Note: the full code for this post can be found here

I’ve been messing with python 3.10 features recently in my free time, but wanted to dig deeper into setting up something more substantial by including mypy and some automatic validation using gitlab pipelines. I’ve been a long time fan of python, and it is one of my most comfortable languages at this point so spending more time getting “up to date” sounded like fun.

Let’s assume that python3.10 is installed and go from there.

First, let’s get everything working locally (I’ll be using poetry here, but pip works fine, too. Just ignore the poetry info/steps if you decide to use pip):

> poetry add mypy
...
> poetry add pytest
...
> poetry install
...

mypy and pytest should be set up now so let’s try testing them out:

> poetry run mypy --version; poetry run pytest --version
mypy 0.961 (compiled: yes)
pytest 7.1.2

If you see something similar to the above then you’re good to go.

Now that mypy is up and working the next step is to throw together some code that we can use it to check. Feel free to put whatever you want in or copy over the code from example.py. There is also a pretty bare mypy.ini file that can be copied, but will include it below since it isn’t too large:

[mypy]
python_version = 3.10
warn_return_any = True
disallow_untyped_defs = True

The last line will cause errors to be thrown if mypy finds any untyped functions. Let’s test it to check that mypy is picking up the config file:

> mypy .
logic/example.py:12: error: Function is missing a return type annotation
Found 1 error in 1 file (checked 4 source files)
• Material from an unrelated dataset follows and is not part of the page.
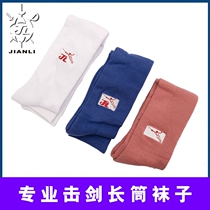 Shanghai Bodybuilding Professional Fencing Socks Cotton Breathable sweat and sweat Men and women Adult children Pure white long cylinder Sox Colour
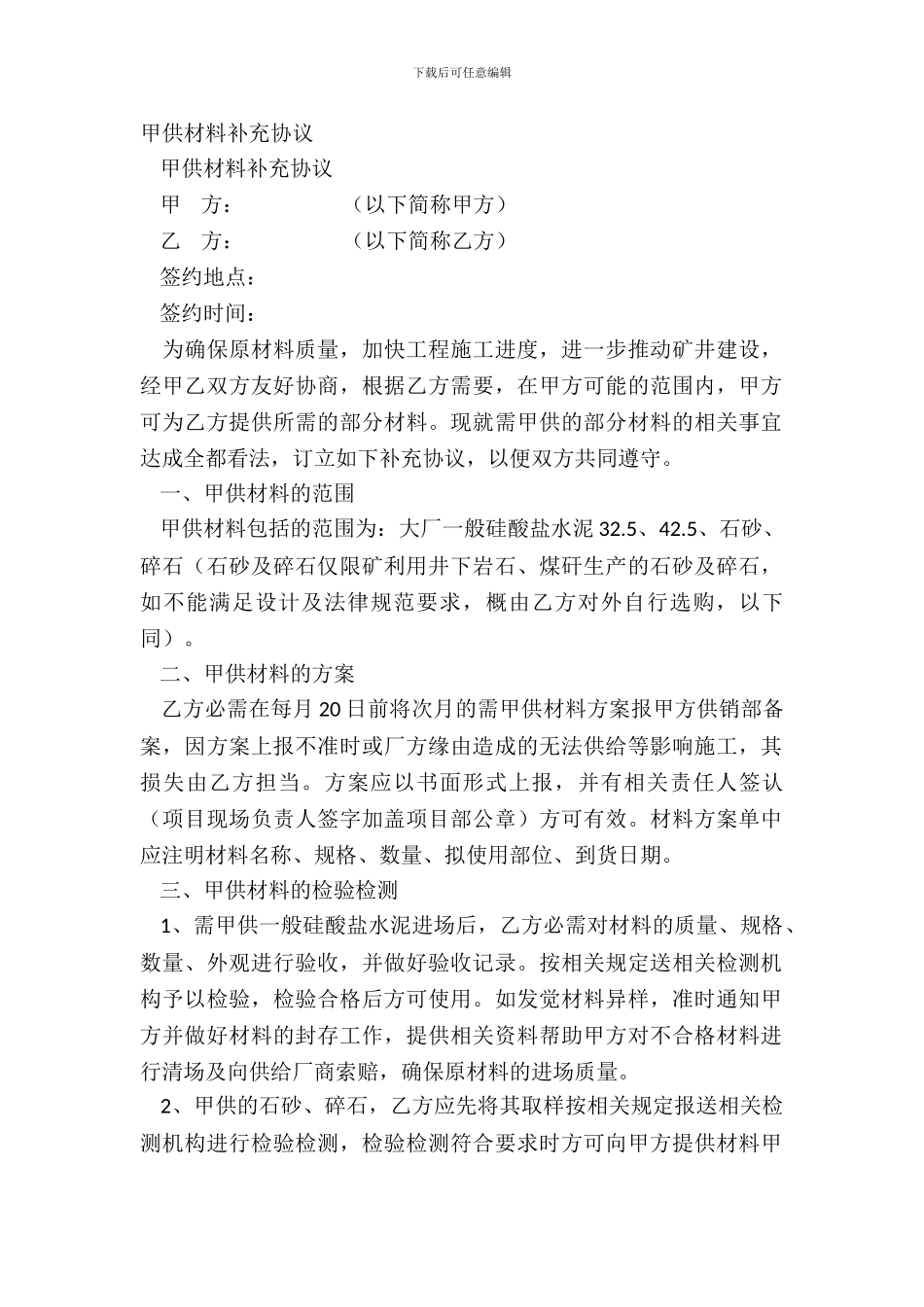 甲供材料补充协议_第2页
Looks good. I had removed a return type on line 12 just before executing so this is exactly what was expected.

Feel free to do the same for the test/ directory and any tests that may or may not be there. I will include a step for executing mypy on the tests as well as running the tests using gitlab’s pipelines, but you can omit those if you don’t care about that piece right now.

Now that everything looks to be glued together pretty well locally we can move on to the CI.

For the sake of keeping this brief, I’m going to use a public image that includes poetry and python already installed since installing poetry before each pipeline job is unnecessary in my opinion. For prod, create your own image or install each time.

For the pipeline, we’ll be doing everything in three stages with one job per stage:

  • build: Setup Dependencies*
    • add/install dependencies and cache the generated poetry environment for later use
  • type-check: Check Types
    • use mypy to check the project for any typing rule violations listed in mypy.ini
  • test: Test
    • use pytest to run any/all tests in the project

Note: we are skipping a deploy step since this is just an example, but there is plenty of info on getting that setup depending on your preferences.

If errors came up during any of the above I recommend checking out Gitlab’s pipeline documentation, mypy’s docs, or poetry’s docs (if applicable). Otherwise, that’s it! You should now have a small “up to date” python project set up with CI using Gitlab’s pipelines.

*If you are using poetry there is an important before_script piece that allows us to cache the poetry virtual environment so that we don’t have to re-install the dependencies each time. Poetry will default the virtualenv to a place other than the working dir which is inaccessible to Gitlab pipelines, so we must specify that we want the virtualenv to be stored in the working dir. We do this with the config variables virtualenvs.in-project and virtualenvs.path by setting them to true and .venv respectively. We then tell the pipeline that we are caching the .venv directory and reference that same folder in each of our pipelines cache section so they know where to look.